和兄弟姐妺共享的基因平均为二分之一,这样的代价无异于那些不具单倍二倍体的动物生儿育女的结果。因此,只有在工蚁为蚁群养育较高比例的姐妺时,它们才能借由单倍二倍体的方式,获取更大的利他行为报酬。对于膜翅目昆虫来说,可能达到的最佳血亲程度为5/8,这可以通过投入3/4资源在姐妺身上来达成:

3/4(有四分之三是姐妺)× 3/4(和姐妺相同的基因)+

1/4(有四分之一是兄弟)× 1/4(和兄弟相同的基因)= 5/8

在其他条件都相同的前提下,八分之五当然胜过二分之一,有助于种群的生存。后续研究显示,这个数值果真很接近蚂蚁的饲育比例。不知怎么的,工蚁竟能遵守两名动物学家脑袋里对近亲选择的预估值。

人,怎能除外

我希望《社会生物学——新的综合》能作为这类理论的网络,像是一本随身携带的手册,绝对不要弄得像是一本百科全书。我把所有和“社会性”沾得上边的动物全都网罗进来,从群居的细菌和阿米巴原虫,到成群结队的猴子及其他灵长类动物。我认出社会进化的几个“巅峰”:群居动物的社会最先独立进化出来;接着,组织变得更复杂或更精确;最后,则拥有和其他动物截然不同的遗传结构以及组织形态。这些巅峰的代表性动物分别为:第一类,珊瑚和管水母及其他无脊椎动物;第二类,社会性昆虫;第三类,社会性脊椎动物(尤其是人科灵长类以及其他旧大陆的灵长类);最后一类则是人,没错,“人”(man)。我在1975年使用的就是这个词,在它具有令人难以接受的性别主义色彩之前仍代表一般人类,这个词依旧和诸如“日”“月”“地”等单音节词一样重要。

或许,我在写《社会生物学——新的综合》的时候,应该在写到黑猩猩的地方时就打住。许多生物学家都希望我真的那么做了。好几位评论者甚至说,如果我没有添上最后一章有关人类的章节,《社会生物学——新的综合》将会是一本伟大的著作。法国人类学家列维-斯特劳斯(Claude Lévi-Strauss)把这本书评为百分之九十正确,这是他的友人史学家拉迪里(Emmanuel Ladurie)事后告诉我的。我猜他的意思是,直到黑猩猩都没问题,但是在那之后全都免谈。

但是,我依然毫不犹豫地把智人(Homo sapiens)收录进来,因为要是不这么做的话,势必会遗漏生物学里一块重要的部分。从另一个角度来看,我相信,生物学终有一天会成为社会科学的部分基础。我看不出19世纪的学科链概念有何不妥,在这个连环概念中,化学遵从物理法则但不完全涵盖于物理学中,生物学则以同样的方式与化学及物理学联结,而最后也将会有一道类似的关联存在于社会科学及生物学之间。毕竟人类也是一种生物。

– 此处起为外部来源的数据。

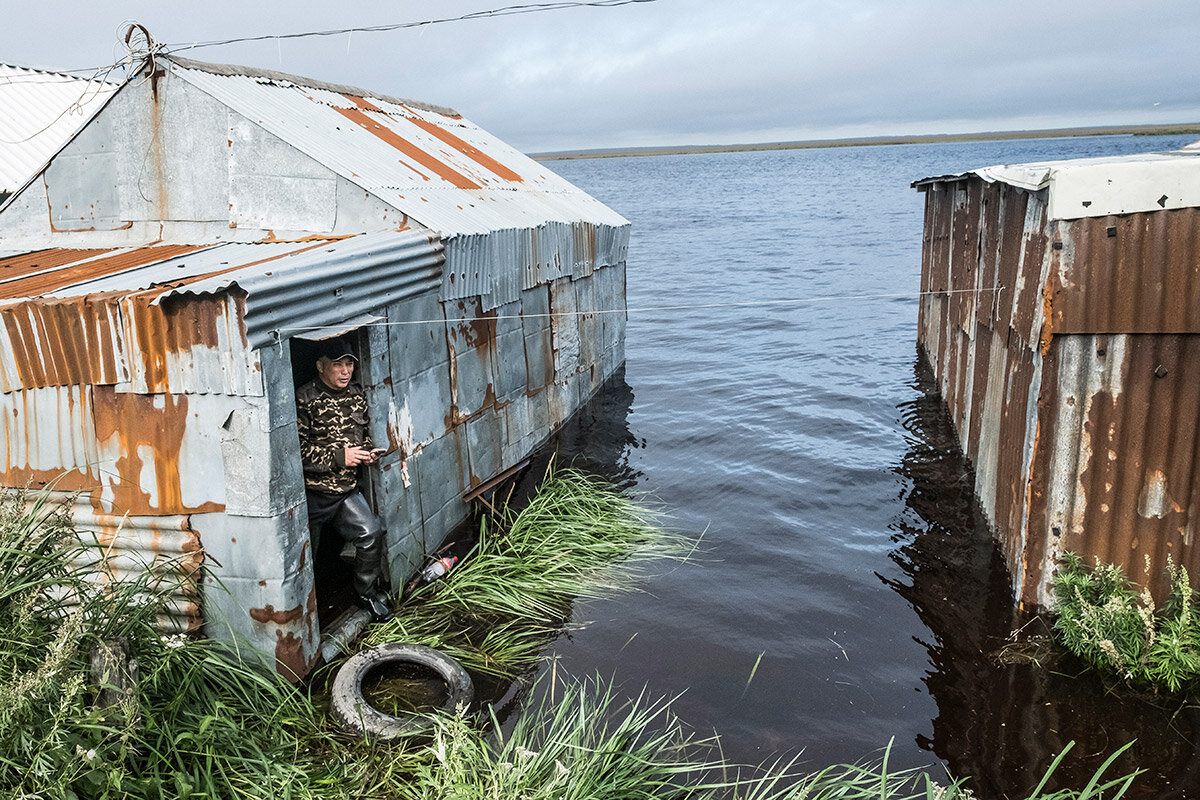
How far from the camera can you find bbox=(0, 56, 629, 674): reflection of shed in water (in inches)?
218

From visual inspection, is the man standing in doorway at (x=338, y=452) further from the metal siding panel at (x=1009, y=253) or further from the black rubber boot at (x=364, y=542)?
the metal siding panel at (x=1009, y=253)

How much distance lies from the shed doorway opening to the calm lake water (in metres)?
2.06

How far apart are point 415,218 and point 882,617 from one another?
5533 mm

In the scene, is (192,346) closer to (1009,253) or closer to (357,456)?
(357,456)

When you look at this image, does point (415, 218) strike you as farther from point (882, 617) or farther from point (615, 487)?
point (882, 617)

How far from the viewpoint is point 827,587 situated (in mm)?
8203

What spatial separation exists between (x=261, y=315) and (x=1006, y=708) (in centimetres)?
578

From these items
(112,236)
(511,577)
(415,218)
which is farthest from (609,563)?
(112,236)

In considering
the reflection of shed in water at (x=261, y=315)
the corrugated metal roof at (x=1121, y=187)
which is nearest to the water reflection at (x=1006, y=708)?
the corrugated metal roof at (x=1121, y=187)

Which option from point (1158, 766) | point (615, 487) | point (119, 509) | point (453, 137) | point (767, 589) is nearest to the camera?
point (1158, 766)

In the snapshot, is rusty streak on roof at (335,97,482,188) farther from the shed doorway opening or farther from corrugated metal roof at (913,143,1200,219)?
corrugated metal roof at (913,143,1200,219)

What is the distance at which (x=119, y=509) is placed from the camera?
18.9ft

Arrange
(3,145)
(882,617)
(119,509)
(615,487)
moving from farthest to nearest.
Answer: (3,145)
(615,487)
(882,617)
(119,509)

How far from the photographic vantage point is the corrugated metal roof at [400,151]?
8.11 m
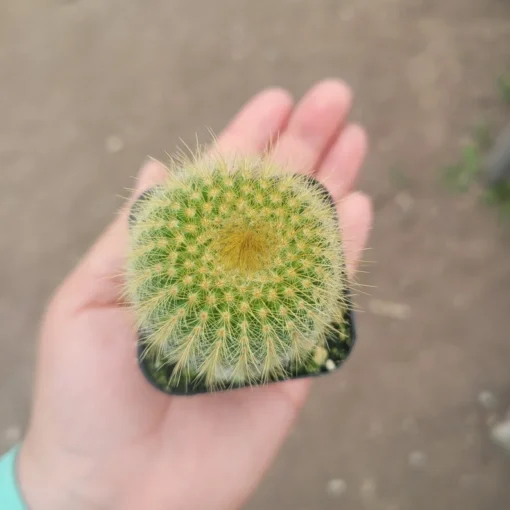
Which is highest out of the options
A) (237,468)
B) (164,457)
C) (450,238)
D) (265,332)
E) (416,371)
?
(265,332)

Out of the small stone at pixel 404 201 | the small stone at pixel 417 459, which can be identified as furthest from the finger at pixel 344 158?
the small stone at pixel 417 459

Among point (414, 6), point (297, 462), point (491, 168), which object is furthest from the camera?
point (414, 6)

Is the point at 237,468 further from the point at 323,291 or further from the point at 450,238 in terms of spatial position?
the point at 450,238

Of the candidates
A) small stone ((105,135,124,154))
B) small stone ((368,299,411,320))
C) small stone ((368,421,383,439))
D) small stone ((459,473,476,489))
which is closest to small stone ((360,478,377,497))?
small stone ((368,421,383,439))

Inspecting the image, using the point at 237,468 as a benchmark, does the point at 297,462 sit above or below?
below

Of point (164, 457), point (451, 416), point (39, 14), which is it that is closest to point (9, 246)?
point (39, 14)

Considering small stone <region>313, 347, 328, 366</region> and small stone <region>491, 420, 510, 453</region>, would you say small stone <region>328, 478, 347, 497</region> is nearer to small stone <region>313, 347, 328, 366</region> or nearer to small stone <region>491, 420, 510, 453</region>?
small stone <region>491, 420, 510, 453</region>

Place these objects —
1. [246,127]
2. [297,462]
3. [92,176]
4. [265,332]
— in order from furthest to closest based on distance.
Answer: [92,176] < [297,462] < [246,127] < [265,332]

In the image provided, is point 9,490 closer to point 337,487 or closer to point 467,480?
point 337,487
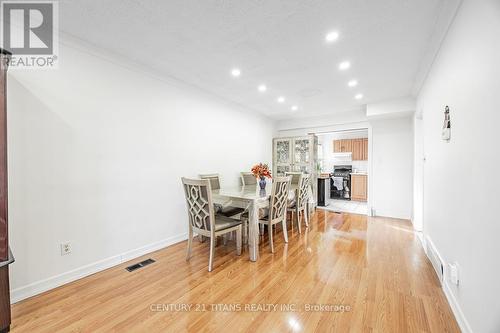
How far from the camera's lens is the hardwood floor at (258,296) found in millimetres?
1511

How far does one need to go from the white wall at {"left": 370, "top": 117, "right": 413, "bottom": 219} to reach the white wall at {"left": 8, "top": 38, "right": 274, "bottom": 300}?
13.1 ft

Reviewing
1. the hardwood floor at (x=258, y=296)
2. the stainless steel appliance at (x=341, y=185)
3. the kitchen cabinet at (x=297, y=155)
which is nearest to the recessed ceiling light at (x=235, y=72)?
the hardwood floor at (x=258, y=296)

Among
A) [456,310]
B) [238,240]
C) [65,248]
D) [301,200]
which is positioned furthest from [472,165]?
[65,248]

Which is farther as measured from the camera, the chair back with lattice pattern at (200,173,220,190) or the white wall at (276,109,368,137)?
the white wall at (276,109,368,137)

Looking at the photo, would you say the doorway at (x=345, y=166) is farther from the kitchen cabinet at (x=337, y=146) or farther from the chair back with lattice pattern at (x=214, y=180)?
the chair back with lattice pattern at (x=214, y=180)

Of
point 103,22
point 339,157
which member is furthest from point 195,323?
point 339,157

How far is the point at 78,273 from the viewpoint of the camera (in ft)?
6.92

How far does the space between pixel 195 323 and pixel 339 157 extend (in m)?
7.39

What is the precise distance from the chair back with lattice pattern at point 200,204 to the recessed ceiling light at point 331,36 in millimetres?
1936

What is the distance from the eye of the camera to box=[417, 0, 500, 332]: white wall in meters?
1.10

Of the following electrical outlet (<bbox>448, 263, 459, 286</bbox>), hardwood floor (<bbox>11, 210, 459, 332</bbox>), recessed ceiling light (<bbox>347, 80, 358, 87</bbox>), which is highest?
recessed ceiling light (<bbox>347, 80, 358, 87</bbox>)

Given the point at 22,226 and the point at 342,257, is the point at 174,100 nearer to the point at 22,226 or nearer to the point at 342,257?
the point at 22,226

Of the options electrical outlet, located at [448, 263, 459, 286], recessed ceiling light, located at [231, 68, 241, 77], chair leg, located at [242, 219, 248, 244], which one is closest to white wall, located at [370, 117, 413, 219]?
electrical outlet, located at [448, 263, 459, 286]

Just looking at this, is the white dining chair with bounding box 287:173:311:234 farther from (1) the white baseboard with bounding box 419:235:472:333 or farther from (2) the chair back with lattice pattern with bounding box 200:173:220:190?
(1) the white baseboard with bounding box 419:235:472:333
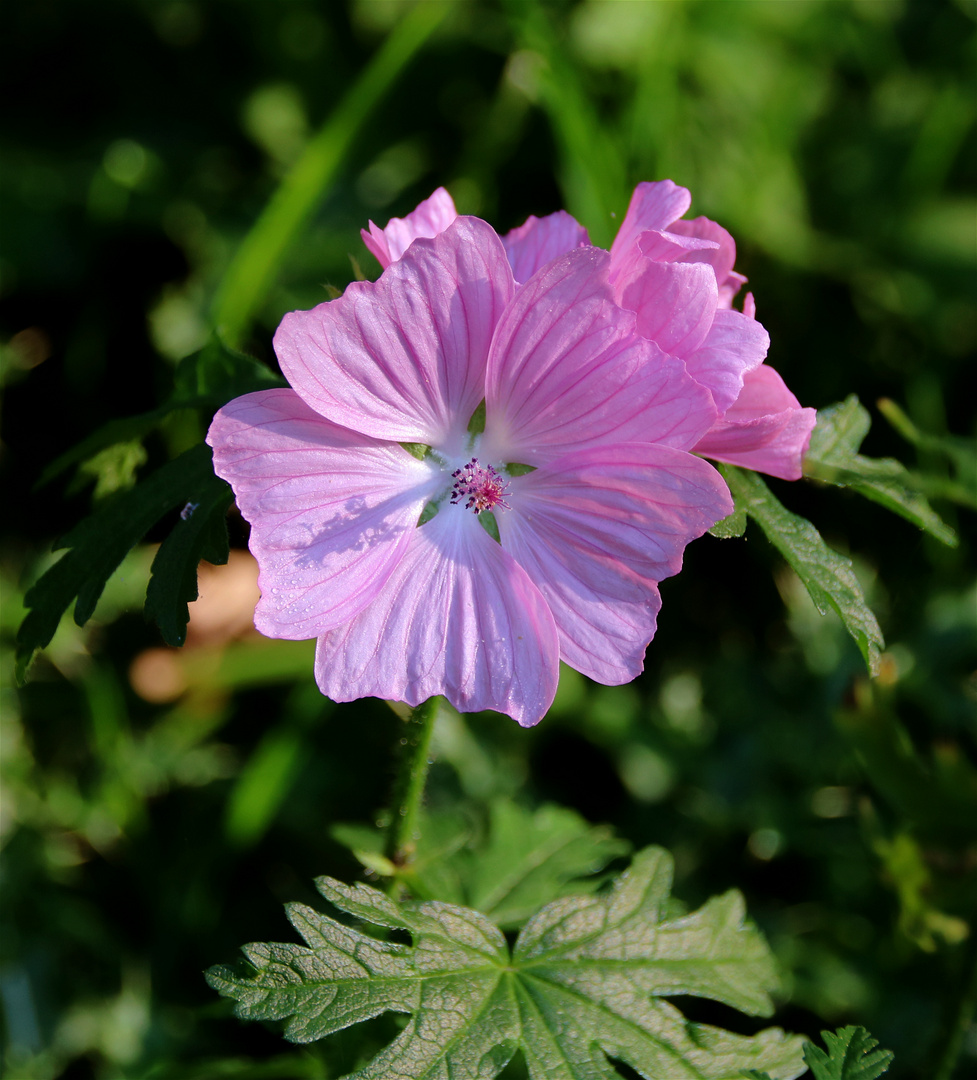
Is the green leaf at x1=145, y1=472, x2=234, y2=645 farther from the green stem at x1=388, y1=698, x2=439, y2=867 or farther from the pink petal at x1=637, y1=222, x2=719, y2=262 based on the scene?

历史并非发源于1万年前土耳其及约旦的小村庄中,它横跨了为时200万年的人属(Homo)进化史。深层历史(这里我指的是生物的历史)使得我们成为今日这副模样,它的威力绝不逊于文化。我们的基本解剖构造、生理状态,以及许许多多基本的社会行为,都和活跃在旧大陆的非人类灵长类动物相同。即使是我们独有的特征,例如善于操作工具、长着能与其他手指相对的拇指,以及快速学习语言的能力,都能找到遗传上的缘由,而且也都能据此推测出由自然选择驱动的进化史。在《社会生物学——新的综合》最后一章的开头,我觉得很适合来一段比较煽情的开场白:

现在,且让我们以自然史的自由精神来思考人类,假装我们是来自外层空间的动物学家,要来完成地球的社会性动物目录。从这个宏观的角度来看,人文学科以及社会科学将缩小为生物学里特化的分支;历史、传记及小说,则是人类行为学的研究报告;至于人类学和社会学加起来,也只不过构成单一一种灵长类动物的社会生物学而已。

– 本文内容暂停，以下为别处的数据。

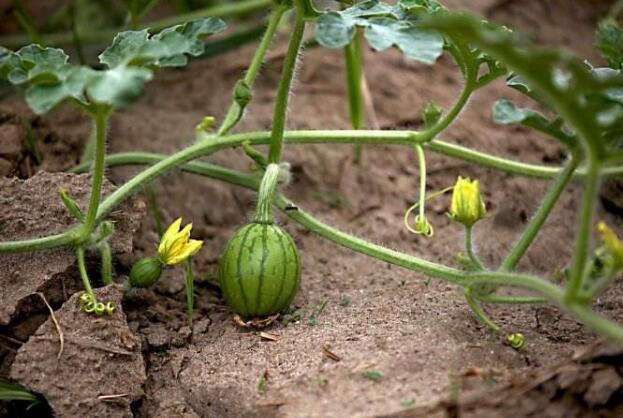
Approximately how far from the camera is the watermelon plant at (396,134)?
1.63 m

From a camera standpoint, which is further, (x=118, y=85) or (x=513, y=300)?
(x=513, y=300)

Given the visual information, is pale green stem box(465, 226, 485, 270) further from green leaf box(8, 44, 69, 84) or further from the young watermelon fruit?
green leaf box(8, 44, 69, 84)

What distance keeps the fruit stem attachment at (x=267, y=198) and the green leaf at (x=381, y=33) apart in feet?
1.55

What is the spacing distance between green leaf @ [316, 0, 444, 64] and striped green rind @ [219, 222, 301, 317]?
1.73 ft

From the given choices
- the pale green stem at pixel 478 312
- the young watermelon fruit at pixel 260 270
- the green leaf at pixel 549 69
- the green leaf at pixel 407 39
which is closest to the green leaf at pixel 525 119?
the green leaf at pixel 407 39

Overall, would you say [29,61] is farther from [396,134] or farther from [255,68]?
[396,134]

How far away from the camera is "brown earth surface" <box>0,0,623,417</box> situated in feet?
6.30

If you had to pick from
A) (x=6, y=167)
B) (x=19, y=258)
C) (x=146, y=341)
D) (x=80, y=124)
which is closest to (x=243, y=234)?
(x=146, y=341)

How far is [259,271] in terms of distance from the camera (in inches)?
86.0

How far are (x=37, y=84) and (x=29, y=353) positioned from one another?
1.95 feet

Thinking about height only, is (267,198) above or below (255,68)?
below

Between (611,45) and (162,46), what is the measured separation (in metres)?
1.15

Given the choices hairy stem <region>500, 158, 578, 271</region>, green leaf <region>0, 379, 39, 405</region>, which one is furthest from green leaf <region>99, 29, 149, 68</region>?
hairy stem <region>500, 158, 578, 271</region>

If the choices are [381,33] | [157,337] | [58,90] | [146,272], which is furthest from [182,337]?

[1] “You’re all wet”这句话的意思在英文俚语中也等于“你大错特错”。——译者注

[2] E. O. Wilson,“The Ergonomics of Caste in the Social Insects,”American Naturalist 102( 1968) :41-66; George F. Oster and E. O. Wilson, Caste and Ecology in the Social Insects(Princeton: Princeton University Press, 1978).

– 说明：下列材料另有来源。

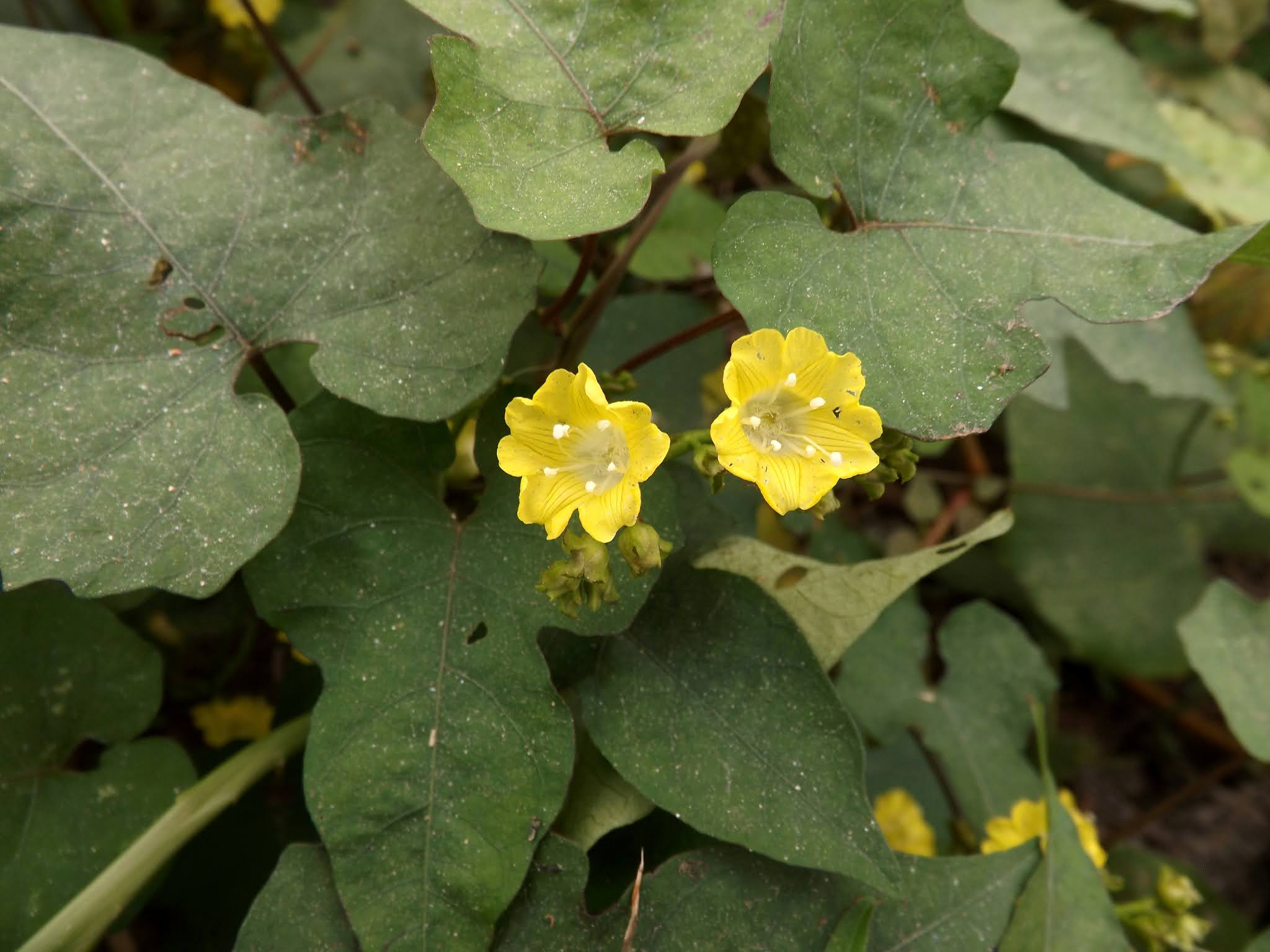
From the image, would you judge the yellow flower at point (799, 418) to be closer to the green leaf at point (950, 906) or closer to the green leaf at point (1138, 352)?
the green leaf at point (950, 906)

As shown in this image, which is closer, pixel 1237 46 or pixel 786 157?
pixel 786 157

[3] “Competitive and aggressive behavior,”in J. F. Eisenberg and W. Dillon, eds., Man and Beast: Comparative Social Behavior (Washington, D.C.: Smithsonian Institution Press,1971), pp. 183-217.

[4] 戈尔迪之结,传说中没有绳头的难解之结,后来亚历山大大帝以剑劈开而解开此结。此后引申为用非常规的简单方法解开难题。——编者注

[5] The Insect Societies (Cambridge, Mass.: Harvard University Press, 1971 ), p. 460.